## Your goal
Will you reproduce, word for word, every line of the entries below from the line containing "How far apart are (154, 45, 191, 124): pedestrian" up to and including the line containing "1587 millimetres", and nothing else?

## Given data
:::::

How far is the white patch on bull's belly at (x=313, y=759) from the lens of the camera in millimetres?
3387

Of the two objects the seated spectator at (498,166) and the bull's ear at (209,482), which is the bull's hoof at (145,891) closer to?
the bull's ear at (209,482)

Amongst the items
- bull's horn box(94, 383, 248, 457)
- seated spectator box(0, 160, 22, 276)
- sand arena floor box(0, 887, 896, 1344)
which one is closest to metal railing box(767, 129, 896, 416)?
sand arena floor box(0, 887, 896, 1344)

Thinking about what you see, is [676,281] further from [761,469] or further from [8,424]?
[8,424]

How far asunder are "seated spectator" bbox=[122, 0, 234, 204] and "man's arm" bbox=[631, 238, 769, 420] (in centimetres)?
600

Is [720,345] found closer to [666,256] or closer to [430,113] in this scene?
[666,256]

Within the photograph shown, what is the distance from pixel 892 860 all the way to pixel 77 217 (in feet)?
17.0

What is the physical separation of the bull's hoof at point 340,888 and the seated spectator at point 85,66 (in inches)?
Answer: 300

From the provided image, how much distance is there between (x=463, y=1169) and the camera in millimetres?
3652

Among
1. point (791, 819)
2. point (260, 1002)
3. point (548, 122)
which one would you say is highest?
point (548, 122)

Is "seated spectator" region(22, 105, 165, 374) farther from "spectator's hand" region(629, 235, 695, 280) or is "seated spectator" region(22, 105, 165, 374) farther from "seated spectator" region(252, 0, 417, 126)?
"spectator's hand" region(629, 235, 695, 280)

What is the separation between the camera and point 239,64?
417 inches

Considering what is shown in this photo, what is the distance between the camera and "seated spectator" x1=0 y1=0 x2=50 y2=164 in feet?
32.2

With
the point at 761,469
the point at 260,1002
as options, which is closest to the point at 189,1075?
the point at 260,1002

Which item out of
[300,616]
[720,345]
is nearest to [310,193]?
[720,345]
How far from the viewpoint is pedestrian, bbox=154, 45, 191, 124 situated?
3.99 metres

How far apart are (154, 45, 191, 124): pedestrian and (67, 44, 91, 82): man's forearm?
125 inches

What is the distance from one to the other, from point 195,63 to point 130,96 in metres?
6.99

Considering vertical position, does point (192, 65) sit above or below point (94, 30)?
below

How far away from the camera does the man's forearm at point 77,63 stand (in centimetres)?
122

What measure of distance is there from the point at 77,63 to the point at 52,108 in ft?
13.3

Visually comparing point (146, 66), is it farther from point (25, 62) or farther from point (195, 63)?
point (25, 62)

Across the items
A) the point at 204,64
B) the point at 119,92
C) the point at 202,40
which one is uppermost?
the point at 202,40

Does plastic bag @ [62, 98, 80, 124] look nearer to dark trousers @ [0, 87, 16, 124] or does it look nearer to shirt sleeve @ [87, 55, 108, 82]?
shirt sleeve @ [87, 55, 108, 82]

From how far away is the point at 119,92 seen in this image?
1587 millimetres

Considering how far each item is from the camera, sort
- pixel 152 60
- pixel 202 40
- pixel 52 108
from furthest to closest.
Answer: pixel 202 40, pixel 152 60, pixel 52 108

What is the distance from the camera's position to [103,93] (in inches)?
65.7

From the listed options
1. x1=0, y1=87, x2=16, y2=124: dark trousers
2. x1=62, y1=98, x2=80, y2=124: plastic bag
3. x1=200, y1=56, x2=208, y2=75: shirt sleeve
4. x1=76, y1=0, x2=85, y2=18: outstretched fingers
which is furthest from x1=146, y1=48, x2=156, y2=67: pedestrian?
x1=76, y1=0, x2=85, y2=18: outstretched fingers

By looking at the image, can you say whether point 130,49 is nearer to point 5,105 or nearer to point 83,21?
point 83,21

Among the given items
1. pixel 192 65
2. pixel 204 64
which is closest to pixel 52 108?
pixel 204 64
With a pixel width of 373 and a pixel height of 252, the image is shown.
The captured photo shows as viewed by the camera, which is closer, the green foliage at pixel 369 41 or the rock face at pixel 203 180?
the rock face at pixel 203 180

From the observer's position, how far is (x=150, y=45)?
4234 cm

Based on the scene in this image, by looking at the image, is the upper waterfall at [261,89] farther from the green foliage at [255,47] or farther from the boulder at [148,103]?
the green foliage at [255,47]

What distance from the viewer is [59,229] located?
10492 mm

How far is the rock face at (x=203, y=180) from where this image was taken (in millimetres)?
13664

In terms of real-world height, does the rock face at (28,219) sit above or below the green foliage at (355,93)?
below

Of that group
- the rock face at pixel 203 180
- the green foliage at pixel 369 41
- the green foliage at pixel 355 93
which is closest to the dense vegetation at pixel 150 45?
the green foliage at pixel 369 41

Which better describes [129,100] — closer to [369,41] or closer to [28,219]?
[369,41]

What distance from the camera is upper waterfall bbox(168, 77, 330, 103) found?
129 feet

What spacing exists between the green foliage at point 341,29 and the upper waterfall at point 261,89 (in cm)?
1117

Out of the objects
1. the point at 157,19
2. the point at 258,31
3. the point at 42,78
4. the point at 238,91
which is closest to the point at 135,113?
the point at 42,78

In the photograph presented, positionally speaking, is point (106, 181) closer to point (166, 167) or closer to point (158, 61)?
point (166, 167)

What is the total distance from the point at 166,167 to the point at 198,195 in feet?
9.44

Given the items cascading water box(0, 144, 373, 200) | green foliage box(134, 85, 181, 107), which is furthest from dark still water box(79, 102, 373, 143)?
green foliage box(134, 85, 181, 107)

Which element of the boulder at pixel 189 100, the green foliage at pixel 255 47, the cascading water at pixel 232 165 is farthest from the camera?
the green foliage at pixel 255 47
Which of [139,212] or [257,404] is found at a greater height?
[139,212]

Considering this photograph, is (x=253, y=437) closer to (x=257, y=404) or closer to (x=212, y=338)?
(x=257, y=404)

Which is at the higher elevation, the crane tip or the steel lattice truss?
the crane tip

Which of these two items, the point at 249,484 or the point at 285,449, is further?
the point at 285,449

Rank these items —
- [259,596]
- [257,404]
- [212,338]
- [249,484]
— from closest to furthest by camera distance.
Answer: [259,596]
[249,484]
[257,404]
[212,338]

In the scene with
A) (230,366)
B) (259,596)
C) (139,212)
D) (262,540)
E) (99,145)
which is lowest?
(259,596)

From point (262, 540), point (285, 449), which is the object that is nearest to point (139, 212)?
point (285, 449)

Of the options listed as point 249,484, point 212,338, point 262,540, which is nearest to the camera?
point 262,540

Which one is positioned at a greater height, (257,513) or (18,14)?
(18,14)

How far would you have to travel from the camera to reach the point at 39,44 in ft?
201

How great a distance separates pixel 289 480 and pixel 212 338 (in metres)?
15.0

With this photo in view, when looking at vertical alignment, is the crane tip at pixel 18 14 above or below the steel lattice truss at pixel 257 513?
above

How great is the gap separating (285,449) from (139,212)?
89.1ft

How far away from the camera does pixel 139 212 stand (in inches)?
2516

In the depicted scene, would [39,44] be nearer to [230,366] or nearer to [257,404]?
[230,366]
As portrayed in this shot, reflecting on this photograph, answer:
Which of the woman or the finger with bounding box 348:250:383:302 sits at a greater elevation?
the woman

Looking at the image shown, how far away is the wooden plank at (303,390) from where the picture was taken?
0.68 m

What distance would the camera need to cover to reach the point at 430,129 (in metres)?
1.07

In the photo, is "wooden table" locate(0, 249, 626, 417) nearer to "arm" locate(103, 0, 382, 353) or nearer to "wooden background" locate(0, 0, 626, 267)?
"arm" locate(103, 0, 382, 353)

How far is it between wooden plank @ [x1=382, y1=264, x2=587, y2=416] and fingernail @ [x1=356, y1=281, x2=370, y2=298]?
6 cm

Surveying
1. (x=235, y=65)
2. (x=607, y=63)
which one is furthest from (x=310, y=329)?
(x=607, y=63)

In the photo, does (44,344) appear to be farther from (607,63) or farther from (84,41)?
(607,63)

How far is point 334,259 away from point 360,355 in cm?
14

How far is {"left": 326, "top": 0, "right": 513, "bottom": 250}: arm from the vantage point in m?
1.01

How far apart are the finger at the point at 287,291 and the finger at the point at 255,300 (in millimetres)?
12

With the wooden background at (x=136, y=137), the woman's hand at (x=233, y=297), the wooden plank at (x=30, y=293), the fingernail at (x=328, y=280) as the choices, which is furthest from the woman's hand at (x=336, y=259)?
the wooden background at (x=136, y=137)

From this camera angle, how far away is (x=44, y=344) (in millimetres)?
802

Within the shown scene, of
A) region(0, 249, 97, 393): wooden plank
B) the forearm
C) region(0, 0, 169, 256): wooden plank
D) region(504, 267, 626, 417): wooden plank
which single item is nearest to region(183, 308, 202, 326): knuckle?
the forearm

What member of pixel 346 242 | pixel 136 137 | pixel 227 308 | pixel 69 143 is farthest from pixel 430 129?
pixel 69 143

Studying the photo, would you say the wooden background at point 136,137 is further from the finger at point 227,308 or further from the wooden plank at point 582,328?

:::::

## Problem solution
How far apart are (154, 45, 191, 124): pedestrian and (67, 44, 91, 82): man's forearm?
125 inches

What is the distance from one to the other, from point 195,63 to point 130,96 in metres?
6.99

Considering vertical position, does point (192, 65) sit above or below point (94, 30)?
below

How far away from the camera does the man's forearm at point 77,63 stand (in centimetres)?
122

What measure of distance is there from the point at 77,63 to the point at 52,108 in ft?
13.3

Visually comparing point (146, 66), is it farther from point (25, 62) or farther from point (195, 63)?
point (25, 62)

Across the items
A) the point at 204,64
B) the point at 119,92
C) the point at 202,40
which one is uppermost?
the point at 202,40

Does plastic bag @ [62, 98, 80, 124] look nearer to dark trousers @ [0, 87, 16, 124] or does it look nearer to shirt sleeve @ [87, 55, 108, 82]?
shirt sleeve @ [87, 55, 108, 82]

From how far away is the point at 119,92 seen in this image?
1587 millimetres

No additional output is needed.